In a section dedicated to technology transfer, the G77 says that “science, knowledge and technology integration and innovation should be instruments for promoting peace and people’s sustainable development, wellbeing and happiness and that they should thus be oriented towards the promotion of the empowerment of the poor, the eradication of poverty and hunger, and the promotion of solidarity and complementarity among and within peoples”.
It says: “Technology transfer, technology integration and the development and promotion of endogenous technologies are important for developing countries to engender economic growth in an environmentally sustainable manner.”
But to achieve this, the G77 says the international community must do more.
“We call on developed countries to implement their commitments to transfer technology to developing countries and provide access to technology on favourable terms, including concessional and preferential terms, to enable the developing countries to shift to a more sustainable development path.
“It is imperative that developed countries recommit themselves to the objective of technology transfer as one of the major components, along with finance, capacity-building and trade, of provision of the means of implementation towards sustainable development for developing countries, and to take actions to bridge the technological gap. We call for the early establishment by the United Nations system of a technology facilitation mechanism that promotes the development, transfer and dissemination of clean and environmentally sound technologies, including cleaner fossil fuel technologies.”
The G77 also raises the issue of intellectual property: “We call for regulations and policies on intellectual property to be placed within a development framework, whereby intellectual property rights are oriented towards the promotion of balanced social, economic and environmental development.”

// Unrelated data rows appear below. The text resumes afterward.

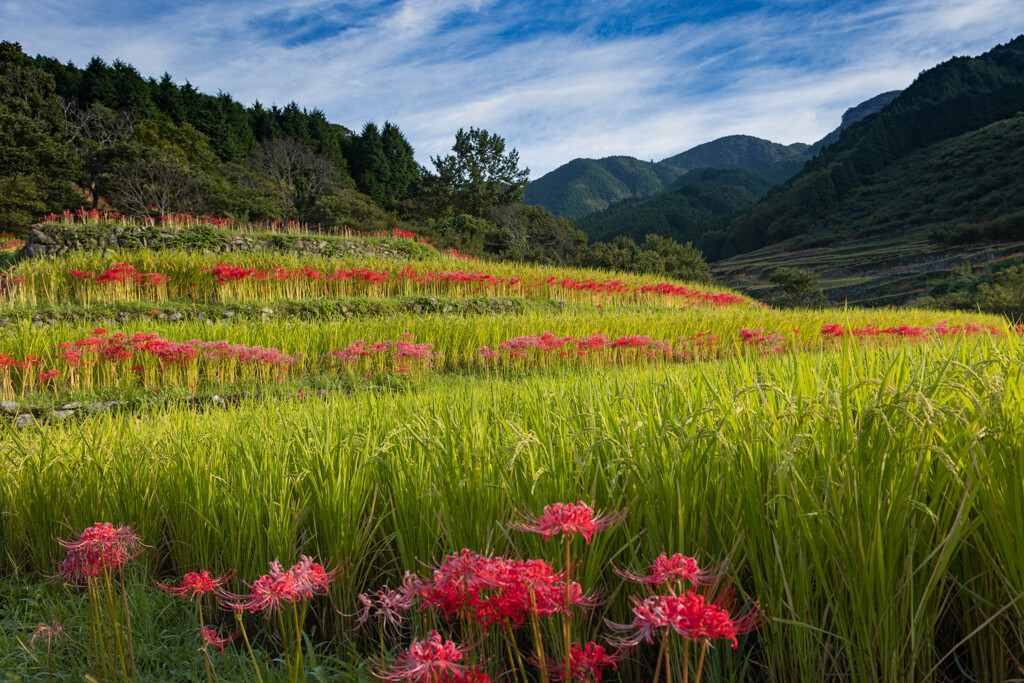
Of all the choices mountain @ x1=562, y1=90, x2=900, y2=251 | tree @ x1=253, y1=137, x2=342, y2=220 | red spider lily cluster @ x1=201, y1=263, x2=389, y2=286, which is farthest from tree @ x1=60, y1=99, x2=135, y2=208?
mountain @ x1=562, y1=90, x2=900, y2=251

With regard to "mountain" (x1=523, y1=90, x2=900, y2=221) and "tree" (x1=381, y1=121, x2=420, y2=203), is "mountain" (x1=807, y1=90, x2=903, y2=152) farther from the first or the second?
"tree" (x1=381, y1=121, x2=420, y2=203)

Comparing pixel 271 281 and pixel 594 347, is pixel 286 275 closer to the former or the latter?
pixel 271 281

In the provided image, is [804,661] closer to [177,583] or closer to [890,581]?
[890,581]

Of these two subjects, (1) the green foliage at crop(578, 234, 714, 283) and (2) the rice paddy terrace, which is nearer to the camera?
(2) the rice paddy terrace

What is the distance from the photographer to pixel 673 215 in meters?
68.1

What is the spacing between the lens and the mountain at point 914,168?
42656 mm

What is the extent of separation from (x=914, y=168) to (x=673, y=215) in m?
25.6

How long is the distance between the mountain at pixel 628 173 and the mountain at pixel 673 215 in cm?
1950

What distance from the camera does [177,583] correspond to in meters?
2.36

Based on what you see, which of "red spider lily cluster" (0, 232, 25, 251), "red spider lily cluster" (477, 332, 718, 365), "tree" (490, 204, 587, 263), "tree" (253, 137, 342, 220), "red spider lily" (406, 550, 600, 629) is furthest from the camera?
"tree" (253, 137, 342, 220)

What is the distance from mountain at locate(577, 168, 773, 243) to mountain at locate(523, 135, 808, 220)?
19.5 m

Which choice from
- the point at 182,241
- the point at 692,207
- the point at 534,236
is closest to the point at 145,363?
the point at 182,241

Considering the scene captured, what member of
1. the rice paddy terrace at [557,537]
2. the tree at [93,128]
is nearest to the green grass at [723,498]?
the rice paddy terrace at [557,537]

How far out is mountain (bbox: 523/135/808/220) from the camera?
116637 mm
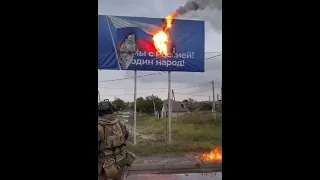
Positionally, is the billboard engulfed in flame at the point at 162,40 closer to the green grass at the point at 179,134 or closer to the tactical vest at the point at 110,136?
the green grass at the point at 179,134

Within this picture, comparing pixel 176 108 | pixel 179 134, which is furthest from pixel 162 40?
pixel 179 134

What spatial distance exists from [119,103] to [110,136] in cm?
60

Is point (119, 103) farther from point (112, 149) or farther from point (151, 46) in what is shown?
point (151, 46)

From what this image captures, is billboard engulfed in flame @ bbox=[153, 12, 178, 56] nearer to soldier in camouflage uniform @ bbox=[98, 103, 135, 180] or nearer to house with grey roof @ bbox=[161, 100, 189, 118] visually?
house with grey roof @ bbox=[161, 100, 189, 118]

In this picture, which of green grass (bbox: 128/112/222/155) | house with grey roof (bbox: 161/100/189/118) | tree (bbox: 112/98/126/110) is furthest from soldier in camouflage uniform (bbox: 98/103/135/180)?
house with grey roof (bbox: 161/100/189/118)

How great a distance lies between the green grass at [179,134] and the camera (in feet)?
12.6

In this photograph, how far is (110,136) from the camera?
3.08 m

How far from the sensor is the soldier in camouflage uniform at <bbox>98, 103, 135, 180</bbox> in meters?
2.97

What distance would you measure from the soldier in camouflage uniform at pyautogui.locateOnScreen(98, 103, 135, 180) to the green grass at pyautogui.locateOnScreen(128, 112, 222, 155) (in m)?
0.46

As part of this, it calls for UN agency the World Intellectual Property Organization to incorporate the promotion of development and access to knowledge for all in its future initiatives.
It also reiterates that members of the World Trade Organization can exercise options within its TRIPS (Trade-Related Aspects of Intellectual Property Rights) Agreement to promote health, education and economic and social development.
“We note with great interest and appreciation that some developing countries have successfully made use of some TRIPS flexibilities to promote the use of generic medicines, which are lower in cost and thus greatly increase access to medicines at affordable prices.
“We reject attempts by any developed country or business interest to pressure developing countries not to exercise their right to make use of TRIPS Agreement flexibilities for social and development purposes, and express our solidarity with those developing countries that have come under such pressure.”